A collection in the TaskingAI retrieval system is the smallest unit with its independent vector storage index, designed to aggregate and manage a set of data for retrieval purposes.

Characteristics:

  • Independent Indexing: Each collection is indexed separately, allowing for organized and efficient data retrieval.
  • Capacity Management: Collections have a defined capacity, indicating the maximum number of text chunks they can store.

Manage collection dashboard

Collection Types:

Currently, there are two types of collections: Text Collection and QA Collection. Text collection is the most fundamental type for holding textual information, while QA collection is a specialized type that is optimized for question-answering pairs.

Create a Collection

It's easy to create a collection using the TaskingAI dashboard. Here are the steps:

  1. Navigate to the Project page then go to the Retrieval tab.
  2. Click the new collection button.
  3. Select the collection type you want to create.
  4. Enter the required information then click the confirm button.

The capacity parameter is the maximum number of text chunks the collection can hold. And the embedding_model parameter is the model used to embed the text chunks into vectors and retrieve chunks when required.

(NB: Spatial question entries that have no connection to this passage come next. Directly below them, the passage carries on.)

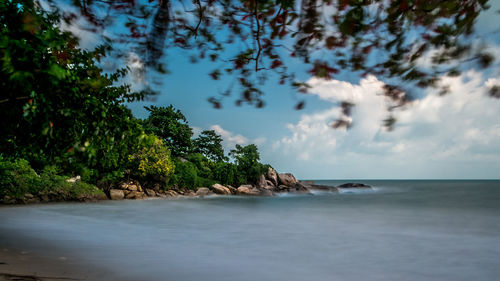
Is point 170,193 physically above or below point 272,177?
below

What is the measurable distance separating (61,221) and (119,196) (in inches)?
382

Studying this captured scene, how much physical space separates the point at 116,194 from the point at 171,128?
9435 millimetres

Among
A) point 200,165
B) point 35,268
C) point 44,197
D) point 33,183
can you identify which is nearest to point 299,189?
point 200,165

NOTE: Please properly set collection name and description with meaningful texts. This may affect the performance of your retrieval system.

warning

Once a collection is created, you cannot change its embedding_model and capacity. Please make sure you have the right settings before creating a collection.

Create a collection

Test a collection

After the collection and its chunks are created, select the Query Testing option in actions, and you can test the collection by querying it with a text input and adjust the retrieval configs.

Supported retrieval configs include:

  1. Top K: The maximum number of chunks to be returned from the retrieval task.
  2. Max Tokens: The maximum number of tokens to be returned from the retrieval task.
  3. Relevance Score Threshold: The minimum similarity score for the chunks to be returned from the retrieval task. A 0.0 (extremely low relevance) to 1.0 (perfect equivalence) value is expected.

Test a collection

Delete a Collection

  1. Navigate to the Project page then go to the Retrieval tab.
  2. Select the collection that you want to update then click the delete button.
  3. Follow the instruction in the pop-up window to confirm the deletion.

When executed, the specified collection is permanently removed from the project and the records and chunks associated with it are also deleted.

warning

Be cautious when deleting a collection especially when it is already associated with an assistant. Deletion may cause the Assistant to receive unexpected errors when generating response messages.